Mm. Marie-Louise Depreaux was an American born woman who lived in Paris with her French husband, Albert Depreaux, during the German Occupation. The collection consists of an ongoing letter written to her two sisters to relate to them the details of her life during that time, written between August, 1940 and September, 1944. The spelling in the original has been retained as closely as possible in the transcription.
Gerald Dow enlisted on January 11, 1943 and served overseas with the Essex Scottish Regiment. Dow was taken prisoner at Caen, France on July 20, 1944 and remained a prisoner until his liberation by American troops in April 1945. The collection currently consists of eight letters, three telegrams and three postcards.

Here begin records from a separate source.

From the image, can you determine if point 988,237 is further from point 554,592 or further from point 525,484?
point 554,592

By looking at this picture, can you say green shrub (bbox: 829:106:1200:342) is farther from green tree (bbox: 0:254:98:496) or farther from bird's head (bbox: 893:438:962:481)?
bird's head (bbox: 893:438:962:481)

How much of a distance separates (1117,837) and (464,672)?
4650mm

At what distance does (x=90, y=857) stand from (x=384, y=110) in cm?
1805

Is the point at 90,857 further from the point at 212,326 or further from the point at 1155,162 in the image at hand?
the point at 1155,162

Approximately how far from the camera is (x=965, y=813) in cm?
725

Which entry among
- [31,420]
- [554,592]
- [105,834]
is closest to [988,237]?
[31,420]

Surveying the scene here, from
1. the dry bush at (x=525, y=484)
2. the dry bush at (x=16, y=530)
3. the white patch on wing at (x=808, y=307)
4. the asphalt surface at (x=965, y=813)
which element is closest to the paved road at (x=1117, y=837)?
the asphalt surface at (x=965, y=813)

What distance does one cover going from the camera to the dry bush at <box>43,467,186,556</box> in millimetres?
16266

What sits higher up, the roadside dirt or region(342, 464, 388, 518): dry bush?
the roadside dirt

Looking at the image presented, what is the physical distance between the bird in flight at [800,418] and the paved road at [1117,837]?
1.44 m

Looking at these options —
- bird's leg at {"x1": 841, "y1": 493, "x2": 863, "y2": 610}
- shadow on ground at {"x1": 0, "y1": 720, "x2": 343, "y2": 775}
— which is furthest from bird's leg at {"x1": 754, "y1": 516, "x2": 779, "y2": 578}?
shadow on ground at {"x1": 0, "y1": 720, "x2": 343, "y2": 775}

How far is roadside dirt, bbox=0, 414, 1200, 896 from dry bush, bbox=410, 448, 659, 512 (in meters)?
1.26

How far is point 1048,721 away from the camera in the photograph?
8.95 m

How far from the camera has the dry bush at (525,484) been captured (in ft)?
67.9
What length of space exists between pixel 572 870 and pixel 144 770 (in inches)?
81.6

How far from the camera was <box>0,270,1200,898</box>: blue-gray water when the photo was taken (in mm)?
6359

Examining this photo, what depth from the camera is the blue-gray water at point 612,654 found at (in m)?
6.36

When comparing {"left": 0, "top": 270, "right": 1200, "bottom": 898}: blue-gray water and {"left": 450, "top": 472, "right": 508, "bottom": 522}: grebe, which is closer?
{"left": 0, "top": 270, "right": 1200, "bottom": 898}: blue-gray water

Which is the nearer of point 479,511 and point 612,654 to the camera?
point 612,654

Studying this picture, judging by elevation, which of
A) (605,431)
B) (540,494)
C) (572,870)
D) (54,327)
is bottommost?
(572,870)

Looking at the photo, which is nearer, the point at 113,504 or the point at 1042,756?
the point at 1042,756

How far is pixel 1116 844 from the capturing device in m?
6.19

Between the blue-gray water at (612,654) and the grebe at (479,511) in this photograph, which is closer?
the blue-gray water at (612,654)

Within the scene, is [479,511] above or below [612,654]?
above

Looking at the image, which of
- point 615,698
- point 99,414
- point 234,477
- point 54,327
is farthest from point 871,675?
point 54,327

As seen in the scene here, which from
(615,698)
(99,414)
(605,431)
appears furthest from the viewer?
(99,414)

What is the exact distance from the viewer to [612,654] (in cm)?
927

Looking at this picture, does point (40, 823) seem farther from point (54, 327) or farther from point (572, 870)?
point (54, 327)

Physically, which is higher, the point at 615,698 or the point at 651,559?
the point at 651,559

Reginald Carl Francis Duffy was born in 1920 and enlisted with the RCAF in January, 1941. During the war he flew as a pilot on Wellington bombers and served overseas in Britain, Africa, and Malta. Following the war Duffy returned to Canada and worked as a school teacher and principal in New Brunswick. Duffy died in 1986. The collection consists of his diary which he kept from January to August, 1943.
Louis Dureault was from Wolseley, Saskatchewan. Dureault enlisted in 1943 and served overseas with the South Saskatchewan Regiment, including the D-Day invasion. He was wounded in August, 1944 and remained in various hospitals until he returned home in October, 1945. He died in 2005 at the age of eighty. The collection currently consists of more than seventy letters from 1944 and 1945.